Demultiplex samples based on Illumina indices.
The extension for this will be fastq.gz
. For the Dunham lab, if you need help demultiplexing, Noah knows how to do this. For others, you can refer to the demultiplexing documentation here or search for the software bcl2fastq
.
Merging fastq files
If you have paired-end reads, you will need to merge your Read1 and Read2 fastq files. Once you have your samples, unzip your folders. You can do this by running gunzip my_reads_file.fastq.gz
and replacing "my_reads_file" with your own file name. Next, run the merge_reads/pair_reads.sh
script. Make sure this is running in the same folder as the merge_reads/trim_reads.py
script. The pair_reads.sh
script takes four arguments: 1) R1 fastq file path and name, 2) R2 fastq file path and name, 3) barcode length, and 4) sample name. Note: This will only work if your R1 and R2 primers are absolutely adjacent to your barcode. Please refer to the PEAR documentation if you have different levels of overlap.
If you have single-end reads, you can just run the trim_reads.py
script with your fastq file. First argument is your file name, second argument is barcode length.
Making a data frame for a collector's curve
If you want to know if you've gotten sufficient coverage for your sequencing run, you can create a collector's curve.

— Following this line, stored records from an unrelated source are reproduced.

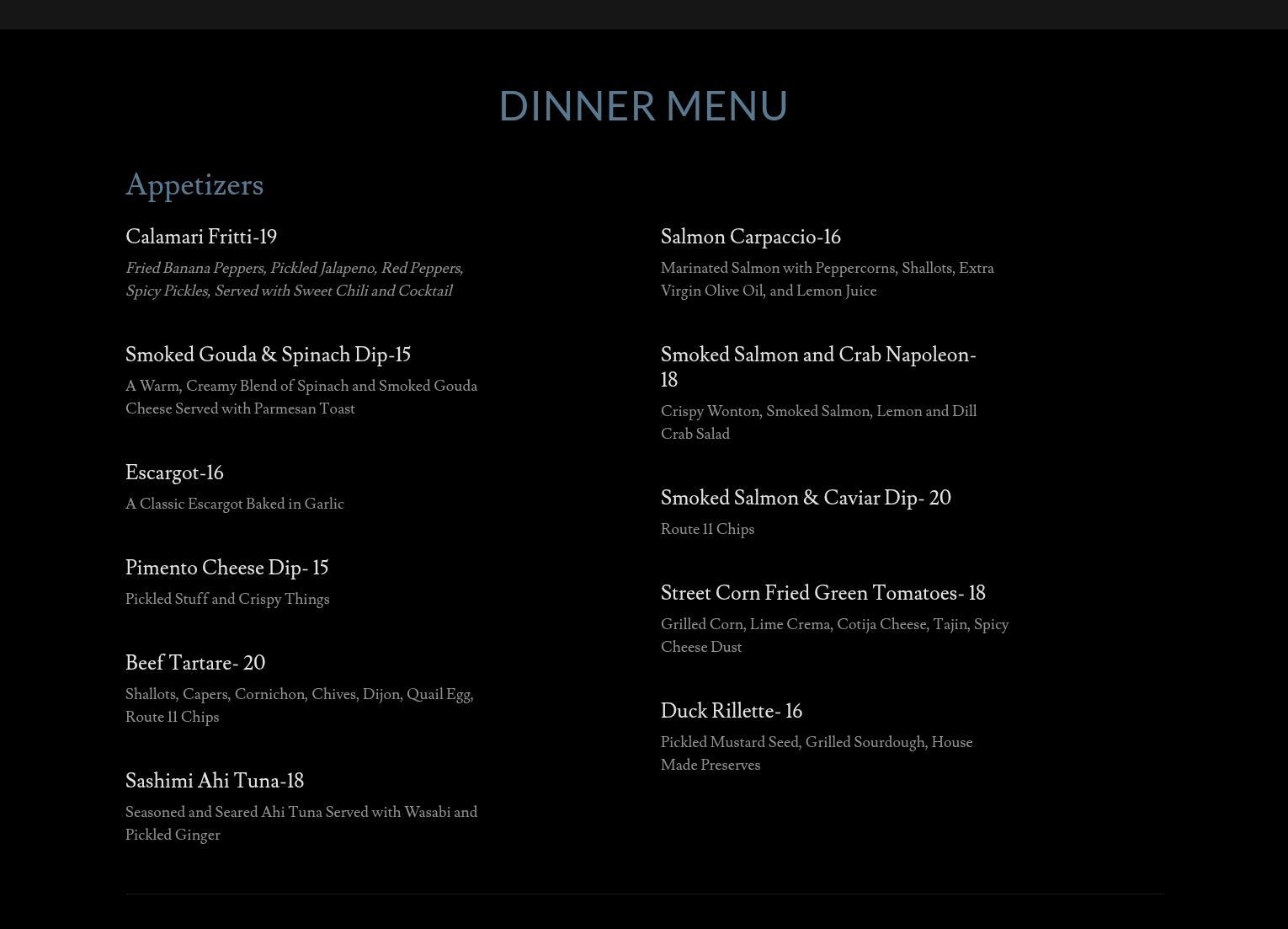 DINNER MENU

Appetizers

Calamari Fritti-19

Fried Banana Peppers, Pickled Jalapeno, Red Peppers, Spicy Pickles, Served with Sweet Chili and Cocktail

Smoked Gouda & Spinach Dip-15

A Warm, Creamy Blend of Spinach and Smoked Gouda Cheese Served with Parmesan Toast

Escargot-16

A Classic Escargot Baked in Garlic

Pimento Cheese Dip- 15

Pickled Stuff and Crispy Things

Beef Tartare- 20

Shallots, Capers, Cornichon, Chives, Dijon, Quail Egg, Route 11 Chips

Sashimi Ahi Tuna-18

Seasoned and Seared Ahi Tuna Served with Wasabi and Pickled Ginger

Salmon Carpaccio-16

Marinated Salmon with Peppercorns, Shallots, Extra Virgin Olive Oil, and Lemon Juice

Smoked Salmon and Crab Napoleon-18

Crispy Wonton, Smoked Salmon, Lemon and Dill Crab Salad

Smoked Salmon & Caviar Dip- 20

Route 11 Chips

Street Corn Fried Green Tomatoes- 18

Grilled Corn, Lime Crema, Cotija Cheese, Tajin, Spicy Cheese Dust

Duck Rillette- 16

Pickled Mustard Seed, Grilled Sourdough, House Made Preserves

Use the script misc_scripts/collector_curve.py
.
Count unique barcodes, compare to barcode-variant map
Use the script misc_scripts/count_unique_bcs.py
. Be sure to edit script if you want to run this without a barcode-variant map (see script for details).
Collapse barcode counts by variant
Use the script variant_coverage/collapse_bcs.py
to determine how much coverage you have per variant. See script for details on input/output files.
Translate sequences and get mutations
Use the script misc_scripts/get_mutations.py
. See script header for details on input/output files.
Generating new index barcodes (or barcodes in general) while avoiding overlap with existing indices in Dunham lab
Use script generate_new_index/make_index.py
. See script header for details. An existing .txt file contains barcodes (last updated 3/8/22 from custom_indices file in Dunham Shared Drive); please update it if more barcodes have been added since. Scripts editdist.py
contains the function for calculating edit ditance, no need to install additional packages.